-- begin Input rows --

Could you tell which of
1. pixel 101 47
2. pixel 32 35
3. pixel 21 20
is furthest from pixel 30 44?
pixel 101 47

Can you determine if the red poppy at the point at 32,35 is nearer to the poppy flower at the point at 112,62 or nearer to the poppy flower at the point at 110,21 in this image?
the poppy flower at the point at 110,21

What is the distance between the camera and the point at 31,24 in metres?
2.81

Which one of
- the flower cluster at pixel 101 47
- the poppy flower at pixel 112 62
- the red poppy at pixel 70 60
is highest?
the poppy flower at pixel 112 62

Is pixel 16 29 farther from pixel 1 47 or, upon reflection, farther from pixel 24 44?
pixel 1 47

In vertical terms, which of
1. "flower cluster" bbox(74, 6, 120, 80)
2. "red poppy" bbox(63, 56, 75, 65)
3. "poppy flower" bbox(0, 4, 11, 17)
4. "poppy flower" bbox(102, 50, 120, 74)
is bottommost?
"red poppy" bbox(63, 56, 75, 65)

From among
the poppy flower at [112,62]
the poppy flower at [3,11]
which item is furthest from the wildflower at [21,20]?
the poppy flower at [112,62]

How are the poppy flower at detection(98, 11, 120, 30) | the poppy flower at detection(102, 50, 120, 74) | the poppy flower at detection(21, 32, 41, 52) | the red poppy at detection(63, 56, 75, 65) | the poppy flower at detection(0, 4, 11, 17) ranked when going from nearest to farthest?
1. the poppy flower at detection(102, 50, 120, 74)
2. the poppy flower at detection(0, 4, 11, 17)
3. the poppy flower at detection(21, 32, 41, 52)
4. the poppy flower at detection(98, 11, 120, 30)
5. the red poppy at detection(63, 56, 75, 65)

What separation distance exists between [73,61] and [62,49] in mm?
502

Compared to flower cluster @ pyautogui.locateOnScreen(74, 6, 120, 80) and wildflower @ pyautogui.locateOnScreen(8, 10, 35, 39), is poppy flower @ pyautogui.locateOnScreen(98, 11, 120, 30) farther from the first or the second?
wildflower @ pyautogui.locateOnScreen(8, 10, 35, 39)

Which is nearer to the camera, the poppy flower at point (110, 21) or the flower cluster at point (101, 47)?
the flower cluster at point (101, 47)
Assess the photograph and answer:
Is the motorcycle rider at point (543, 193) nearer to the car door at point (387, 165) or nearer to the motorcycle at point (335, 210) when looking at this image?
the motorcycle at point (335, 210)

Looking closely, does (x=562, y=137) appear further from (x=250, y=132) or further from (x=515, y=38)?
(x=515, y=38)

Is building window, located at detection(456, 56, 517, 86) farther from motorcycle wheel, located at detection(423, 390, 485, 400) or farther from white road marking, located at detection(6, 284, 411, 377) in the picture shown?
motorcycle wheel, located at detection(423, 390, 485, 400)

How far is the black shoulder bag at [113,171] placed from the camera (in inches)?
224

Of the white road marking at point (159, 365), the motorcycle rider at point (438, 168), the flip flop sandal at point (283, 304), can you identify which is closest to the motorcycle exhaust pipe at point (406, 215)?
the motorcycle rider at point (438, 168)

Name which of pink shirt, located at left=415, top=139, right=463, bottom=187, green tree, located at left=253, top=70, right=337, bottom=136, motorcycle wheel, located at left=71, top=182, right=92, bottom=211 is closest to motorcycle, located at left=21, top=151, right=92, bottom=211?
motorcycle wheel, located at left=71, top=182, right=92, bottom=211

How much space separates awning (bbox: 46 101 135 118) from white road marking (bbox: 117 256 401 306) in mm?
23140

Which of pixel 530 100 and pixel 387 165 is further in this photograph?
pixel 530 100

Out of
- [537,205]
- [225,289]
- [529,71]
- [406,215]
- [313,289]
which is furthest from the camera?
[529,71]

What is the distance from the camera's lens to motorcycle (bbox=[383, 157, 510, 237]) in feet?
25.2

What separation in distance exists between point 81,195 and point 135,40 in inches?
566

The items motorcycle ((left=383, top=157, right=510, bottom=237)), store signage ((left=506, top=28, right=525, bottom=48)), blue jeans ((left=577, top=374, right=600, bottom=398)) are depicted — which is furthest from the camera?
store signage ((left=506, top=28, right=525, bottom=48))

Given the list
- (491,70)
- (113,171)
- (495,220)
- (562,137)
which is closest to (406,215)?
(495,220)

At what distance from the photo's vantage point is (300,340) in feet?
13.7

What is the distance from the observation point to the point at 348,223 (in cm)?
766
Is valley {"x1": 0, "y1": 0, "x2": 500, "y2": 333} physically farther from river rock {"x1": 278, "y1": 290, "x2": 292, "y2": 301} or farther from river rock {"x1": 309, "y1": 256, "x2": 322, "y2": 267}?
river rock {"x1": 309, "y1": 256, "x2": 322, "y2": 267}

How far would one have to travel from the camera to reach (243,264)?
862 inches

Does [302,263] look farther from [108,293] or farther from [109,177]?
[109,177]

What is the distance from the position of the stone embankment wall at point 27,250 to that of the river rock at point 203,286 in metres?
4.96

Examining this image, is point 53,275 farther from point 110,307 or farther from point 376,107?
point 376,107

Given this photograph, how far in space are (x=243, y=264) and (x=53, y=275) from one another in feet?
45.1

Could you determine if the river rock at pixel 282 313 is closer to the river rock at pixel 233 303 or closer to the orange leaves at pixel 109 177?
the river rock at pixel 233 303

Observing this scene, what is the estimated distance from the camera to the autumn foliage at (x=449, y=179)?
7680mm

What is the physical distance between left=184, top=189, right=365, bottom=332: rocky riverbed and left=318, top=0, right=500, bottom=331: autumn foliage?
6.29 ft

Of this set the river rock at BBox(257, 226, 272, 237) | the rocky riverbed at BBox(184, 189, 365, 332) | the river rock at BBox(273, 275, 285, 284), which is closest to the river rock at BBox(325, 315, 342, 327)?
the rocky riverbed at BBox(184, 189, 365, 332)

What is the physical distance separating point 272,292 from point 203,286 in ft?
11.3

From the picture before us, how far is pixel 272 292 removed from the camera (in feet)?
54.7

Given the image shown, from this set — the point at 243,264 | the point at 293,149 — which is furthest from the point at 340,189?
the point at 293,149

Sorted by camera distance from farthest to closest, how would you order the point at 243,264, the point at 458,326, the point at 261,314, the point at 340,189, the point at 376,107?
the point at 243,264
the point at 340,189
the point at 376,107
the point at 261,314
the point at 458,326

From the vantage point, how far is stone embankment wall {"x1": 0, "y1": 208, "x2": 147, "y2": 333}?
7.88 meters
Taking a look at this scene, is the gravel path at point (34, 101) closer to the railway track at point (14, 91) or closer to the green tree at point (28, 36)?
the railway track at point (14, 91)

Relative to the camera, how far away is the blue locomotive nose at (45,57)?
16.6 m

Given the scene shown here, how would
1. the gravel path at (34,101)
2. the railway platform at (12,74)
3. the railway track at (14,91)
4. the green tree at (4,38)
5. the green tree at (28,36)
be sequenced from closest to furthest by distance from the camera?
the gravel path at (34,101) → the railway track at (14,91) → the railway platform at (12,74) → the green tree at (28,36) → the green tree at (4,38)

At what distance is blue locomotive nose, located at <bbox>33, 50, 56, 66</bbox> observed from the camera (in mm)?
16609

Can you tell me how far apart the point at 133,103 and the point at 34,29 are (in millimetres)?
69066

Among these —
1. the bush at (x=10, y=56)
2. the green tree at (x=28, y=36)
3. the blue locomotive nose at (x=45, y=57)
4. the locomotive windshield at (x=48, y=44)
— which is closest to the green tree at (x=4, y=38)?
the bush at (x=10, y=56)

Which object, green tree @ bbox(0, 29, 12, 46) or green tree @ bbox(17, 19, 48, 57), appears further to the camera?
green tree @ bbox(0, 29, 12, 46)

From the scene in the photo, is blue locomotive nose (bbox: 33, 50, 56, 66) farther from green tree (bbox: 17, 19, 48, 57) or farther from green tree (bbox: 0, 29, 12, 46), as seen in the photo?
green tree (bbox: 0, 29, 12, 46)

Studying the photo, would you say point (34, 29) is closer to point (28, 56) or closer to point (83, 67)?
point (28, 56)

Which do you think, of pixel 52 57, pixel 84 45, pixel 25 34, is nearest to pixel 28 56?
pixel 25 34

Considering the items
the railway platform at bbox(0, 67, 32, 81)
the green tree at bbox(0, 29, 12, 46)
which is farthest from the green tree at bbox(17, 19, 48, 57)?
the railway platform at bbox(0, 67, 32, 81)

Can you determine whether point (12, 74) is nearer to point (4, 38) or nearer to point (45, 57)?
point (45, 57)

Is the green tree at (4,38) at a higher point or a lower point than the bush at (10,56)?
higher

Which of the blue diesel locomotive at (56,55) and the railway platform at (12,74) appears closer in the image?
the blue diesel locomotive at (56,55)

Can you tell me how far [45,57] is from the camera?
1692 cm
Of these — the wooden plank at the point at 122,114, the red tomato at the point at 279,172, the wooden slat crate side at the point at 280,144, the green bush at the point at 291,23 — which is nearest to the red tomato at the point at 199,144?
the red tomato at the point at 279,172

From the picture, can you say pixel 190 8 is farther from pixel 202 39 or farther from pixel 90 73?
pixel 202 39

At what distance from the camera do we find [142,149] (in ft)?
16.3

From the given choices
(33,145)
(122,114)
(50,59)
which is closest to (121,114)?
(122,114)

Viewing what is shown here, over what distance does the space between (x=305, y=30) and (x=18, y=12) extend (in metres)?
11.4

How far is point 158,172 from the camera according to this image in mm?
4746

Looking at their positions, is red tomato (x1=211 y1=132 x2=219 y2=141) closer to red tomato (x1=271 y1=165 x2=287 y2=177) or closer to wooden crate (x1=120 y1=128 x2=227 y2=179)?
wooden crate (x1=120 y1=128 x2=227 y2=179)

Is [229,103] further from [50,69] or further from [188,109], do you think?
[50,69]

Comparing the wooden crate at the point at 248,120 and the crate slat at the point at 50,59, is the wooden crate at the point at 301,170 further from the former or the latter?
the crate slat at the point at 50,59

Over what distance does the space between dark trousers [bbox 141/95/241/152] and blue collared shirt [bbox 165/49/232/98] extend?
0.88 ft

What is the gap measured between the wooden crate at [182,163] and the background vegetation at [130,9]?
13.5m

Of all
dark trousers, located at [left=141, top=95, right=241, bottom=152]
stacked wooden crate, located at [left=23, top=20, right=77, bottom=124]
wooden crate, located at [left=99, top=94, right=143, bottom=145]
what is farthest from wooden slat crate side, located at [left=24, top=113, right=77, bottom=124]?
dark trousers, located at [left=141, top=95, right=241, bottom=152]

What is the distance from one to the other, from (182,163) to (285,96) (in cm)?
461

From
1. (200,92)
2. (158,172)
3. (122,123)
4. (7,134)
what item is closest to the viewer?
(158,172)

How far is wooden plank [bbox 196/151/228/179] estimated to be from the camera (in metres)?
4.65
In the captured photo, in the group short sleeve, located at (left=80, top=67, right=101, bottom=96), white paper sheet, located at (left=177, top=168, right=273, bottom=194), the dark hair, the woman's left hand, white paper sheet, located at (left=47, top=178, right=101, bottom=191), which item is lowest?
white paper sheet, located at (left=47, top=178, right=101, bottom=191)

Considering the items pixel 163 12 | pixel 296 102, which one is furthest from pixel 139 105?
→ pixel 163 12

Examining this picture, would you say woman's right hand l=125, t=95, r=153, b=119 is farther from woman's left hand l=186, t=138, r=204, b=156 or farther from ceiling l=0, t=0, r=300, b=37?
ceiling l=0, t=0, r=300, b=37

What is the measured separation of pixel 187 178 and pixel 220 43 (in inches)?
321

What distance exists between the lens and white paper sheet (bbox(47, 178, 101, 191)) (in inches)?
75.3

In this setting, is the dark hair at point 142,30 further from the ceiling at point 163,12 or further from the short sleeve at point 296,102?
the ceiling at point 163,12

-- end Input rows --

> **Goal of the exercise**: Starting with the line that contains "How far is wooden", repeat each line through the last one exactly as it appears. Include both ends and nothing more.

> **Response below**:
How far is wooden plank [bbox 196/151/228/179] estimated to be from the camera (in metres)?
4.65
In the captured photo, in the group short sleeve, located at (left=80, top=67, right=101, bottom=96), white paper sheet, located at (left=177, top=168, right=273, bottom=194), the dark hair, the woman's left hand, white paper sheet, located at (left=47, top=178, right=101, bottom=191), which item is lowest?
white paper sheet, located at (left=47, top=178, right=101, bottom=191)

Considering the items pixel 163 12 | pixel 296 102, which one is furthest from pixel 139 105?
→ pixel 163 12

Examining this picture, would you say woman's right hand l=125, t=95, r=153, b=119 is farther from woman's left hand l=186, t=138, r=204, b=156 or farther from ceiling l=0, t=0, r=300, b=37?
ceiling l=0, t=0, r=300, b=37

What is the measured separation of pixel 187 178 and pixel 220 43 (in inches)?
321

What distance exists between the lens and white paper sheet (bbox(47, 178, 101, 191)) (in inches)?
75.3

In this setting, is the dark hair at point 142,30 further from the ceiling at point 163,12 or further from the short sleeve at point 296,102?
the ceiling at point 163,12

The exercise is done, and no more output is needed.